Aug 2025 · Machine Learning · Sabanci University

K-MeansRFMCLVClusteringCRM

Supervisor: Dr. Kemal Kılıç

Overview

Customer Lifetime Value (CLV), the discounted present value of expected future cash flows from a customer relationship, is the foundational metric for CRM strategy and customer portfolio management. Classical CLV models rely on parametric probability distributions and econometric assumptions that, while theoretically well-grounded, often break down on large behavioral datasets with sparse, irregular purchase patterns.

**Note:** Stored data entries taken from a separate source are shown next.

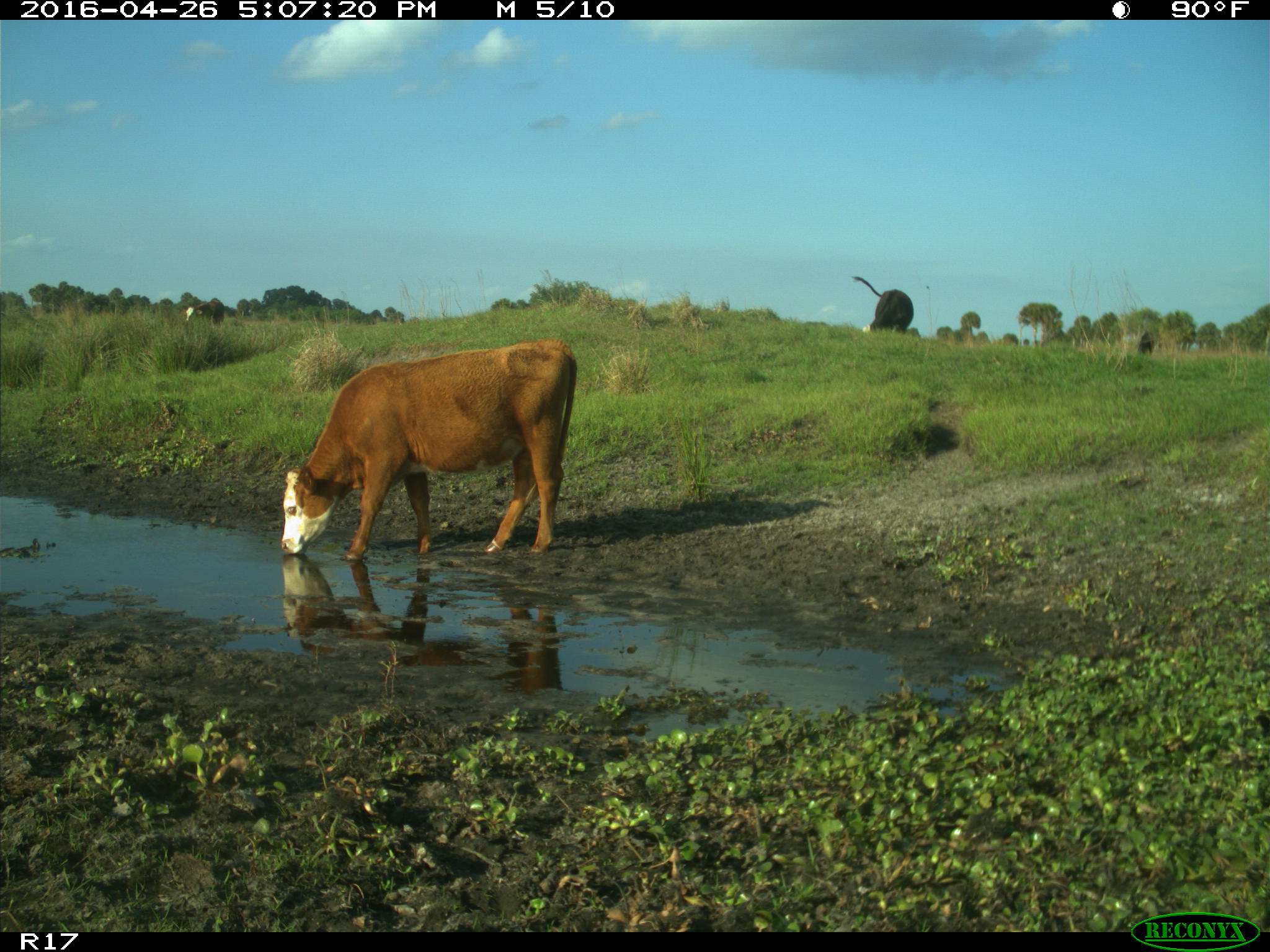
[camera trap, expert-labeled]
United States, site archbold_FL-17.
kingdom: Animalia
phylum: Chordata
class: Mammalia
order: Artiodactyla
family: Bovidae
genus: Bos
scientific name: Bos taurus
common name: domestic cow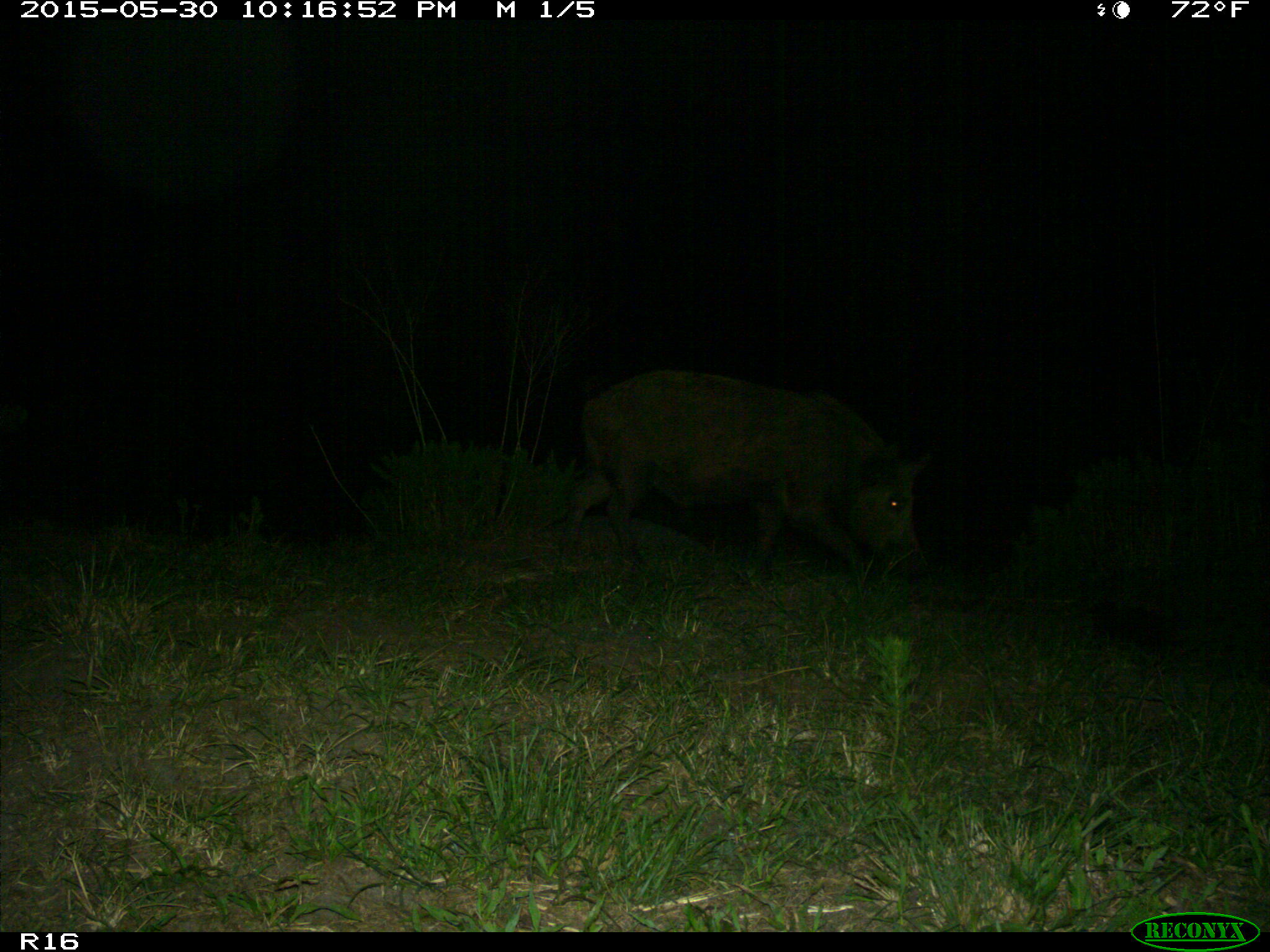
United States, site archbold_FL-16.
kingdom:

This project integrates the RFM framework (Recency, Frequency, Monetary value) with a CLV-weighted K-Means clustering algorithm to produce customer segments that are simultaneously statistically compact and managerially interpretable, addressing a structural limitation of purely behavioral scoring approaches.

Dataset

The analysis uses a grocery store behavioral dataset comprising 2,239 customers with 29 attributes: demographic variables (birth year, education, marital status, income), category-level spending (meat, fish, fruit, wine, sweets, gold), promotional responsiveness (campaign acceptance rates, discount usage), and channel data (in-store, web, catalog). Preprocessing replaced missing income values with the median and removed outliers identified by z-score threshold.

Phase 1: RFM Segmentation

Each customer was scored on three behavioral dimensions (1–5 scale):

Recency (R): days since last purchase; lower values signal higher engagement
Frequency (F): number of transactions in the observation period
Monetary (M): cumulative spend

CLV was computed as the product of average purchase value, purchase frequency, and a recency-weighted discount factor. RFM scoring yielded five segments: Best Customers, Loyal Customers, At Risk, Need Attention, and Lost Customers.

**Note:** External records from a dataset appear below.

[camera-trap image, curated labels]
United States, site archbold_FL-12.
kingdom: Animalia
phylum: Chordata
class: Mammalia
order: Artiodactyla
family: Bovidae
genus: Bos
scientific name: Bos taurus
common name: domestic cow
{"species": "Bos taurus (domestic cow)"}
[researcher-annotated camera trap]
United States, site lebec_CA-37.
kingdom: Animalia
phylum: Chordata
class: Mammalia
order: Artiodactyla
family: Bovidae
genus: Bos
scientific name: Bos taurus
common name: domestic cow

A structural weakness of pure RFM emerged: the Loyal Customers segment spanned multiple CLV tiers, grouping customers with meaningfully different future value under a single label. This misclassification has direct consequences for retention resource allocation.

Phase 2: CLV-Weighted K-Means

K-Means clustering was applied in two experiments to assess whether explicit CLV weighting corrects the segmentation failure:

Standard K-Means on raw demographic and behavioral features (no RFM or CLV inputs)
Weighted K-Means using Recency, Frequency, Monetary value, and CLV as input features

The optimal number of clusters was determined by the Elbow method; both experiments yielded k = 4, but the Elbow point was substantially cleaner in Experiment 2, indicating better-separated latent structure when CLV-relevant dimensions are prioritized.

Results

Method	SSE	Silhouette Score
Standard K-Means	Higher	Lower
CLV-Weighted K-Means	Lower	Higher

The CLV-weighted approach produced tighter, better-separated clusters. Cross-referencing against RFM segments confirmed the key finding: only one cluster corresponded closely to a single RFM segment (Best Customers ↔ Cluster 3). The remaining clusters correctly split the Loyal Customers group by CLV tier, separating high-value lapsing customers from genuinely engaged mid-value customers. This distinction is invisible to RFM scoring.

Managerial Implication

Retention investment directed by CLV-weighted segments targets customers by expected future value rather than recent behavioral activity. The “lapsed VIP” pattern (high historical Frequency and Monetary value with declining Recency) becomes a distinct, recoverable segment rather than being collapsed into a broad Loyal category that receives undifferentiated treatment. This reallocation of retention resources directly improves the expected return on CRM spend.